Before we train our network, we first need a way to quantify how "good" it's doing so that it can try to do "better". That's what the loss is.

We’ll use the mean squared error (MSE) loss:

\(MSE = \frac{1}{n} \sum_{i=1}^{n}{(y_{true} - y_{pred})}^2\)

Let’s break this down:

  • \(n\) is the number of samples, which is 20 (10 with males, and 10 with females).

  • \(y\) represents the variable being predicted, which is Gender.

  • \(y_{true}\) is the true value of the variable (the "correct answer").

  • \(y_{pred}\) is the predicted value of the variable. It’s whatever our network outputs.

\({(y_{true} - y_{pred})}^2\) is known as the squared error. Our loss function is simply taking the average over all squared errors (hence the name mean squared error). The better our predictions are, the lower our loss will be!

Better predictions = Lower loss.

Training a network = trying to minimize its loss.

Let’s say our network always outputs 0 - in other words, it’s confident all humans are Female. What would our loss be?

\(y_{true}\) \(y_{pred}\) \({(y_{true} - y_{pred})}^2\)
0 0 0
1 0 1
1 0 1
0 0 0
\(MSE = \frac{1}{4}(0 + 1 + 1 + 0) = 0.5\)
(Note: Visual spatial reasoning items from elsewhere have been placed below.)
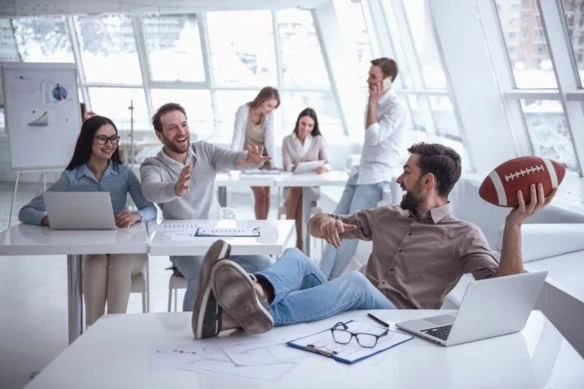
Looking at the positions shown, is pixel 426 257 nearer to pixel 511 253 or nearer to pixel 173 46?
pixel 511 253

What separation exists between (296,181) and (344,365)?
4065mm

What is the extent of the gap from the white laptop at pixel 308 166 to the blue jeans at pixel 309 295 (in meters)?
3.79

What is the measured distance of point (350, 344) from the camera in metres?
2.08

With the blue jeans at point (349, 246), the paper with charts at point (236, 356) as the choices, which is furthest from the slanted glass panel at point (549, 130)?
the paper with charts at point (236, 356)

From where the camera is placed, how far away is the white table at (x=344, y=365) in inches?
71.2

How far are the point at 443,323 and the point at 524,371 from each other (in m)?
0.38

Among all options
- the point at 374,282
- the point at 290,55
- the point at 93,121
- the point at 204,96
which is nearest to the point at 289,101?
the point at 290,55

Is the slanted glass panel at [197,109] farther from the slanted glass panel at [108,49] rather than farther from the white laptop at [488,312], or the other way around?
the white laptop at [488,312]

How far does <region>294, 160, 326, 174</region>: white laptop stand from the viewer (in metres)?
6.38

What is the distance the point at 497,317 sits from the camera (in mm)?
2148

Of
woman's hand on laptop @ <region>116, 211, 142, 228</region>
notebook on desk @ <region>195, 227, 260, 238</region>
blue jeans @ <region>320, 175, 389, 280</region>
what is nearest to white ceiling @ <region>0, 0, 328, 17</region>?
blue jeans @ <region>320, 175, 389, 280</region>

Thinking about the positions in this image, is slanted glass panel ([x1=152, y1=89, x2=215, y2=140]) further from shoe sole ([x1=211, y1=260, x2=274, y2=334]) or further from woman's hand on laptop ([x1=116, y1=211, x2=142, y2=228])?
shoe sole ([x1=211, y1=260, x2=274, y2=334])

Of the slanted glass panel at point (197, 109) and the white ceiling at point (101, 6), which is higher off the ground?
the white ceiling at point (101, 6)

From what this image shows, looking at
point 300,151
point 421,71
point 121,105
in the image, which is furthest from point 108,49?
point 421,71
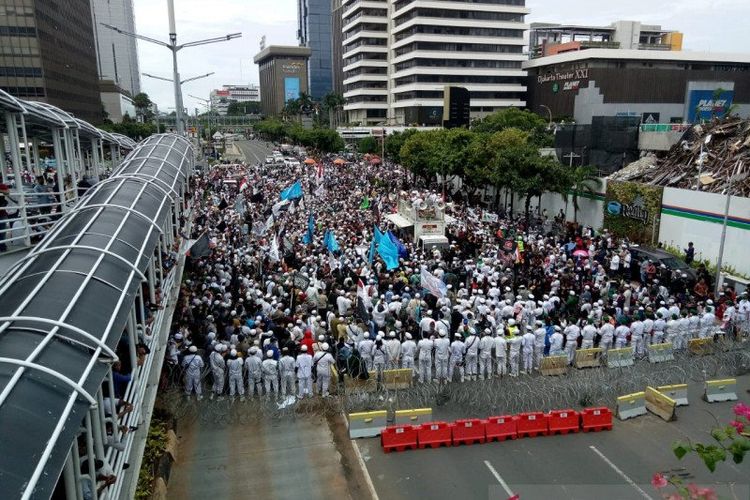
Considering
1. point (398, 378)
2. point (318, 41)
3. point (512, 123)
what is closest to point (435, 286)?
point (398, 378)

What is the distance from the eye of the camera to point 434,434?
32.8 ft

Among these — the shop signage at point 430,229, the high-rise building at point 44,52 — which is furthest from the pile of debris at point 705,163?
the high-rise building at point 44,52

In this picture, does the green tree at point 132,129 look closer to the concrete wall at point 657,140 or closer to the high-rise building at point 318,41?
the concrete wall at point 657,140

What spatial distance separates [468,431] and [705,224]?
1587cm

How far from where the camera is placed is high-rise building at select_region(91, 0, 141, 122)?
4525 inches

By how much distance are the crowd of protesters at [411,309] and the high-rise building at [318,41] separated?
167538mm

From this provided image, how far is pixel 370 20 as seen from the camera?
84.0 meters

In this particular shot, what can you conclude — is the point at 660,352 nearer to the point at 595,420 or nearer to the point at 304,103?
the point at 595,420

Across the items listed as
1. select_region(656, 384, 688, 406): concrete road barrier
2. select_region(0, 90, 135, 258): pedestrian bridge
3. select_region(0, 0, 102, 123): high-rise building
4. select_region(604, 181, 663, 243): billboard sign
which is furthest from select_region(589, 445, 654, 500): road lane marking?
select_region(0, 0, 102, 123): high-rise building

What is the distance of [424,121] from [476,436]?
6632cm

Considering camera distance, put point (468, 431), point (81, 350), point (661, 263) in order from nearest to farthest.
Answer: point (81, 350), point (468, 431), point (661, 263)

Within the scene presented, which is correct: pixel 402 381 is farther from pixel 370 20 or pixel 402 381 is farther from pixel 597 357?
pixel 370 20

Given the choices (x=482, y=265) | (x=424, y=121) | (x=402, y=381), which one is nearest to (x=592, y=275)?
(x=482, y=265)

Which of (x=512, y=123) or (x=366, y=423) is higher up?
(x=512, y=123)
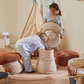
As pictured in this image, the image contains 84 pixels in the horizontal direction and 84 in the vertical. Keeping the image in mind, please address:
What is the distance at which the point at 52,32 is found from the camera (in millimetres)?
3137

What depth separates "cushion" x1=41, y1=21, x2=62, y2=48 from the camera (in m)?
3.13

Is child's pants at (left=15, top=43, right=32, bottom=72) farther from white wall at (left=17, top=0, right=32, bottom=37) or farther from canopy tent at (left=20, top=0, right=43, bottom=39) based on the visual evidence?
white wall at (left=17, top=0, right=32, bottom=37)

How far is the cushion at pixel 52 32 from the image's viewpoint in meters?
3.13

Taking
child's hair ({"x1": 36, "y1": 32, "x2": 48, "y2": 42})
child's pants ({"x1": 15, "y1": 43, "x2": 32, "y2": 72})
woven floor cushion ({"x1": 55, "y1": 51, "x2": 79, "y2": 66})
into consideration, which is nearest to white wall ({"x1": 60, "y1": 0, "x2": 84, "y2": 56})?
woven floor cushion ({"x1": 55, "y1": 51, "x2": 79, "y2": 66})

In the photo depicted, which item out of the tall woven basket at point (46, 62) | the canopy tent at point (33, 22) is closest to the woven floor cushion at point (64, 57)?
the tall woven basket at point (46, 62)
Here’s some code to calculate loss for us:

def mse_loss(y_pred, y_true):
    # y_true and y_pred are numpy arrays of the same length.
    return ((y_pred - y_true)**2).mean()

y_pred = numpy.array([0, 0, 0, 0])
y_true = numpy.array([0, 1, 1, 0])
# 0.5
print(mse_loss(y_pred, y_true))

Nice. Onwards!

For more information, you can read section 2.5 Loss Function.

1.7.3.3 Calculating Derivative

We now have a clear goal: minimize the loss of the neural network. We know we can change the network’s weights and biases to influence its predictions, but how do we do so in a way that decreases loss?
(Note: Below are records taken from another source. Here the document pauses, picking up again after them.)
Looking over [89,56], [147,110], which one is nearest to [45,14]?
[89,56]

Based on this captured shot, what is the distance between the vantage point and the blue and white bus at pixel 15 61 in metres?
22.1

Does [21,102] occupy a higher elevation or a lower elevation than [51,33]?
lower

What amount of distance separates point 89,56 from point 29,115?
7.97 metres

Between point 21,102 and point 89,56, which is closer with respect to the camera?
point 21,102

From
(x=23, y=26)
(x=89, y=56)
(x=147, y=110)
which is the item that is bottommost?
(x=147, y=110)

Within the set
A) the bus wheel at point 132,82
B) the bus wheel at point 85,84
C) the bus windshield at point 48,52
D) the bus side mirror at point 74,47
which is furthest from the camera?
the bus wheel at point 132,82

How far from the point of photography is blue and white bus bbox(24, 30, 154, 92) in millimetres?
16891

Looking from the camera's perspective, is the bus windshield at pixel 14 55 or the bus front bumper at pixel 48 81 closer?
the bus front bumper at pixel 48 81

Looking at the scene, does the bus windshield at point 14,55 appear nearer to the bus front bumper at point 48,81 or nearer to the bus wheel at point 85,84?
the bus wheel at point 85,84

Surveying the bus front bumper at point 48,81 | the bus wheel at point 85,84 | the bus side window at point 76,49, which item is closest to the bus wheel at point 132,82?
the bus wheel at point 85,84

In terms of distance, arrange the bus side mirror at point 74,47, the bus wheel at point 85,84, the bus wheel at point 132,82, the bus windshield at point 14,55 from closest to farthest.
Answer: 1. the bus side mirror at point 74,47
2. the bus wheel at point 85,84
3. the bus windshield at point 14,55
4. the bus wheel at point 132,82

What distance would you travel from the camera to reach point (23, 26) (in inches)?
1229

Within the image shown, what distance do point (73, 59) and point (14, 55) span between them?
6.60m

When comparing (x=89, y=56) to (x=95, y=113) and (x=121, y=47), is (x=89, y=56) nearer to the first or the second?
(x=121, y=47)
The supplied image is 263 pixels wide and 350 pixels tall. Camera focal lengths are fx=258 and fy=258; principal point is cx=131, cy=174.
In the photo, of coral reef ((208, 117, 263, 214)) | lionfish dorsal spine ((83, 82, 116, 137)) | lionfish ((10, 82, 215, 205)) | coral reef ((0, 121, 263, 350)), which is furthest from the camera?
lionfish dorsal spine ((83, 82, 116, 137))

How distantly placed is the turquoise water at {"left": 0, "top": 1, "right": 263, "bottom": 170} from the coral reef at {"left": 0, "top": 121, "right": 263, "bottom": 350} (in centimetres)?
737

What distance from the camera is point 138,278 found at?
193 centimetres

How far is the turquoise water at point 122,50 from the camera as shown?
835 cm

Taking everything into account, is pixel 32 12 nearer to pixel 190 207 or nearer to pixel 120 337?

This section uses a bit of multivariable calculus. If you’re not comfortable with calculus, you can read section 1.5 Calculus.

For simplicity, let’s pretend we only have one sample in our dataset:

Weight (minus 148) height (minus 68) Gender
-15 -3 0

Then the mean squared error loss is just squared error:

\(MSE = {(y_{true} - y_{pred})}^2 = {(0 - y_{pred})^2}\)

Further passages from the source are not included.